* PROVIDED DATA
[start]
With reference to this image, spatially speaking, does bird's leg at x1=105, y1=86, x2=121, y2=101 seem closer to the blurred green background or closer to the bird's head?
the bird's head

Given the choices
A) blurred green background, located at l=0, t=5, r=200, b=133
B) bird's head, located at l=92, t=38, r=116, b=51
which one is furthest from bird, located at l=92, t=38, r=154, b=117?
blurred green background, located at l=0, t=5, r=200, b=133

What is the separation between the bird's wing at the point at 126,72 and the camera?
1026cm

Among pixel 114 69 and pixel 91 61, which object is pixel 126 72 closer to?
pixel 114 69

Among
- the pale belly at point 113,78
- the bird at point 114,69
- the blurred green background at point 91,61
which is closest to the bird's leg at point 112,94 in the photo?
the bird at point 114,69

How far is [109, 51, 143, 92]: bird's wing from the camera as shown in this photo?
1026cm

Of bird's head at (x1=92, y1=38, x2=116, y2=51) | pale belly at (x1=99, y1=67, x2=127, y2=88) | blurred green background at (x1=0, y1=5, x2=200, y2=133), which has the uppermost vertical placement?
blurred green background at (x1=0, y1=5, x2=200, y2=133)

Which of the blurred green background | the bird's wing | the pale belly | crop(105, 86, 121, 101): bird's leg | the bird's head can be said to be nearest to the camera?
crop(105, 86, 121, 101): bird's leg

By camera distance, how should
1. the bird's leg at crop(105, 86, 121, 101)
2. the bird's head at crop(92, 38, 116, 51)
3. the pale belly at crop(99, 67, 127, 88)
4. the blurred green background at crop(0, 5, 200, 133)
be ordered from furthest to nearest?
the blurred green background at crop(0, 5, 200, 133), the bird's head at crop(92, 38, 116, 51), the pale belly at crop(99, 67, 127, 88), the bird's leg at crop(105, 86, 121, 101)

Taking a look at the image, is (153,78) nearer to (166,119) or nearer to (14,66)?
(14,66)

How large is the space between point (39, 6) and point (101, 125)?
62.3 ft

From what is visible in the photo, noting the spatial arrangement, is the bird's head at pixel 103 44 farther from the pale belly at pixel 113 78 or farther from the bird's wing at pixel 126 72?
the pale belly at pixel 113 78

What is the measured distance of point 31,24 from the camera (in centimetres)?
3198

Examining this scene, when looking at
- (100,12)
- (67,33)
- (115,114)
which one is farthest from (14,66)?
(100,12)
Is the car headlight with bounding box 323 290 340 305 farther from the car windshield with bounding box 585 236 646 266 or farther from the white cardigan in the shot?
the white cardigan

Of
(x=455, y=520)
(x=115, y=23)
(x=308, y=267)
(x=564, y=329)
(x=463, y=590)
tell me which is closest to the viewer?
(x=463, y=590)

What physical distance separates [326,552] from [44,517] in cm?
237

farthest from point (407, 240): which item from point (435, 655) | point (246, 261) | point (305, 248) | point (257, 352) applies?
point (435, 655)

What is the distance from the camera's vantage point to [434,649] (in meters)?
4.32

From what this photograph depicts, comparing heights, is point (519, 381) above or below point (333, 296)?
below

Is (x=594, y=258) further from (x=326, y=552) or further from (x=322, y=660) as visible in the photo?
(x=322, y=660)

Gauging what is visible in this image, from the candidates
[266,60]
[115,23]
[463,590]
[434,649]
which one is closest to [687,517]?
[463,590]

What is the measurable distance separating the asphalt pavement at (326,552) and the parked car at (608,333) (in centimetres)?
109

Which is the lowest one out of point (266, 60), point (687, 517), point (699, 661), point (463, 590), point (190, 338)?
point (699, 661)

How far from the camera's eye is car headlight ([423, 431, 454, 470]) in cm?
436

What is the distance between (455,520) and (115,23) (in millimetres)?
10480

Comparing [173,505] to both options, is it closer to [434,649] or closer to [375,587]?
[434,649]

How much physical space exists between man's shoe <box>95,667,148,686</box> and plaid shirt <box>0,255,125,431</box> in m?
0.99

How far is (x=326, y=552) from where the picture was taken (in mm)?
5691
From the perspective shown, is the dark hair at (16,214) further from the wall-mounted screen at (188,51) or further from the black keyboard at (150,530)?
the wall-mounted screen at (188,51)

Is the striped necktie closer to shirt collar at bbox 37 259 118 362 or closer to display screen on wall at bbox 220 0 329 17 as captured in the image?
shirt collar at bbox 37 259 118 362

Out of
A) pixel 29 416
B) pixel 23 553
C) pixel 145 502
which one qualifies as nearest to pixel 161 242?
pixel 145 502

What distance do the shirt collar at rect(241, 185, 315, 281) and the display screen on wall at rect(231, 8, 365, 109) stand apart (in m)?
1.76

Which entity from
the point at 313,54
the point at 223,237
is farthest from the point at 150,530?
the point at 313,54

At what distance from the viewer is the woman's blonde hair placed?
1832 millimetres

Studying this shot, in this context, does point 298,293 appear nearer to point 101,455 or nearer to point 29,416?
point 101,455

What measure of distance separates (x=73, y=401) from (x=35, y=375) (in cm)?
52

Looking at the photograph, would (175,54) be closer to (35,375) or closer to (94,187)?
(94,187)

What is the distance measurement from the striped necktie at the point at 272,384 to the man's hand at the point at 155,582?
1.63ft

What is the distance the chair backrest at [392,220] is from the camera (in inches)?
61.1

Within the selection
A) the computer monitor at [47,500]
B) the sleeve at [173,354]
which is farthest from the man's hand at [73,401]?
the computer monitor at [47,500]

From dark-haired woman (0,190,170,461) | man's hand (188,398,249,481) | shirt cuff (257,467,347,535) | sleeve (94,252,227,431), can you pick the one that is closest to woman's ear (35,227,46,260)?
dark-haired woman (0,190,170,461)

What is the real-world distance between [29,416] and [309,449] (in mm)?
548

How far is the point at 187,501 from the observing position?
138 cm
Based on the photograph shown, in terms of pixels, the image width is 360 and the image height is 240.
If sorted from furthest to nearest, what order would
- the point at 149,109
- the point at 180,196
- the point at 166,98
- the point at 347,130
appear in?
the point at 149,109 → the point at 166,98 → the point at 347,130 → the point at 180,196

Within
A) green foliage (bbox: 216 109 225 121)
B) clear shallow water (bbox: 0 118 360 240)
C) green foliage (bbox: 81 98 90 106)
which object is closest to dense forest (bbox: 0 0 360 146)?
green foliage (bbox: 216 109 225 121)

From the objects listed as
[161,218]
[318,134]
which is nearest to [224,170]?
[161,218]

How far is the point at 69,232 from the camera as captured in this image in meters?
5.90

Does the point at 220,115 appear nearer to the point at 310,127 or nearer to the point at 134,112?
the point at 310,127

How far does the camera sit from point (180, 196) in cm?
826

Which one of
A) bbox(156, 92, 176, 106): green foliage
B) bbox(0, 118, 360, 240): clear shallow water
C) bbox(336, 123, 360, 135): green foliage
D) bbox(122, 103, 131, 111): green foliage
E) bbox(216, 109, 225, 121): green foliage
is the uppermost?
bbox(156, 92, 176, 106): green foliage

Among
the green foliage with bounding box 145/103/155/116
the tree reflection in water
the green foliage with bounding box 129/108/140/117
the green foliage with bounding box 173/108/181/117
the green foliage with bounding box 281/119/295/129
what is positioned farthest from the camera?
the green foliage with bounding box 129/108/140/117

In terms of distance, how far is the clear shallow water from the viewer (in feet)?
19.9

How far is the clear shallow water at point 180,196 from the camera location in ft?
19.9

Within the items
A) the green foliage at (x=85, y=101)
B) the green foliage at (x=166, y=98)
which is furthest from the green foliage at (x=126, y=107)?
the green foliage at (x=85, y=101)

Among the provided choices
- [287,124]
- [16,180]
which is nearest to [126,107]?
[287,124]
[end]
* AIM OF THE TASK
Starting with the line that contains "From the objects listed as", write out each line through the end of the listing, exactly as it appears, and include nothing else.

* EXERCISE ANSWER
From the objects listed as
[161,218]
[318,134]
which is nearest to [224,170]?
[161,218]

How far is the point at 69,232 from the camera as captured in this image in meters?
5.90

Does the point at 220,115 appear nearer to the point at 310,127 or nearer to the point at 134,112?
the point at 310,127

How far does the camera sit from point (180, 196) in cm?
826

Which one of
A) bbox(156, 92, 176, 106): green foliage
B) bbox(0, 118, 360, 240): clear shallow water
C) bbox(336, 123, 360, 135): green foliage
D) bbox(122, 103, 131, 111): green foliage
E) bbox(216, 109, 225, 121): green foliage
is the uppermost?
bbox(156, 92, 176, 106): green foliage

Among
the green foliage with bounding box 145/103/155/116
the tree reflection in water
the green foliage with bounding box 129/108/140/117
the green foliage with bounding box 173/108/181/117
the green foliage with bounding box 281/119/295/129
what is positioned farthest from the camera?
the green foliage with bounding box 129/108/140/117

In terms of distance, how far is the clear shallow water from the viewer (in feet)?
19.9

How far is the clear shallow water at point 180,196 from the camera location in ft?
19.9

Within the items
A) the green foliage at (x=85, y=101)
B) the green foliage at (x=166, y=98)
which is furthest from the green foliage at (x=126, y=107)?
the green foliage at (x=85, y=101)

Among the provided choices
- [287,124]
- [16,180]
which is nearest to [126,107]?
[287,124]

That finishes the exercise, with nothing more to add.